Reproduce the material below word for word, from the line containing "How would you order" through the line containing "yellow railing, located at select_region(74, 14, 180, 57), open", including both of those lines.

━━━━━ Data in this exercise ━━━━━

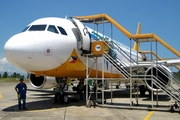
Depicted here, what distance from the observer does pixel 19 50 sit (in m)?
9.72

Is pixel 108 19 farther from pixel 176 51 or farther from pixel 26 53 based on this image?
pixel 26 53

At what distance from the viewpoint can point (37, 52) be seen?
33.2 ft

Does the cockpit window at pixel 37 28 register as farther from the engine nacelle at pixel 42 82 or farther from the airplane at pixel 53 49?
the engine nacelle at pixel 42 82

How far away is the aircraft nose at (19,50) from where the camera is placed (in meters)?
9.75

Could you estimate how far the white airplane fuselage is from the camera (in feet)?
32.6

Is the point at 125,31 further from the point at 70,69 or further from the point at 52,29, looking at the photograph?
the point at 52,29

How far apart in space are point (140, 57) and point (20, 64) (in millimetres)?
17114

━━━━━
━━━━━ Data in this exercise ━━━━━

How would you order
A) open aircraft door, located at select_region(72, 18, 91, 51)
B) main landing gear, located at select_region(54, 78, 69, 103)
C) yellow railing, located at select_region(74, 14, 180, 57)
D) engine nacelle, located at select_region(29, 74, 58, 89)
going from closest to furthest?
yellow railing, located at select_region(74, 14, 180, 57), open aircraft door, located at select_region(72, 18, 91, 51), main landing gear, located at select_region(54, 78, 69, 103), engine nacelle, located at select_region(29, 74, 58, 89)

━━━━━
━━━━━ Data in this exercise ━━━━━

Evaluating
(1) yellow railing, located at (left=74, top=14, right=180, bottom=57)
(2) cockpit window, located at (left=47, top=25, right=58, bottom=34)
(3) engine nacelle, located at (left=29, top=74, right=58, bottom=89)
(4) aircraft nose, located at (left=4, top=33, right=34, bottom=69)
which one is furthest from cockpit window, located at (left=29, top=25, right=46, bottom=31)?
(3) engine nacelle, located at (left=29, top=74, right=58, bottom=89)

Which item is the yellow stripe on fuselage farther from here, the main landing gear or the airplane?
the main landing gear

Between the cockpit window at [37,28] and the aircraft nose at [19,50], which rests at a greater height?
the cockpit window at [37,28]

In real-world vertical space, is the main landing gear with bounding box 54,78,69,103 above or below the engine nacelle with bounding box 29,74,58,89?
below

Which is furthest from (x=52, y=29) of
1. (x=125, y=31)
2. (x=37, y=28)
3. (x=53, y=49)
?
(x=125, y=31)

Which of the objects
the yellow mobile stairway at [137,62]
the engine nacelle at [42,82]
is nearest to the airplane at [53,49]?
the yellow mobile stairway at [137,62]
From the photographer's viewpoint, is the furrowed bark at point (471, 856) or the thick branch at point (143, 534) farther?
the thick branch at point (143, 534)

━━━━━

» **Exercise result**
How would you order
A) open aircraft door, located at select_region(72, 18, 91, 51)
B) main landing gear, located at select_region(54, 78, 69, 103)
C) yellow railing, located at select_region(74, 14, 180, 57)
D) engine nacelle, located at select_region(29, 74, 58, 89)
going from closest to furthest?
yellow railing, located at select_region(74, 14, 180, 57), open aircraft door, located at select_region(72, 18, 91, 51), main landing gear, located at select_region(54, 78, 69, 103), engine nacelle, located at select_region(29, 74, 58, 89)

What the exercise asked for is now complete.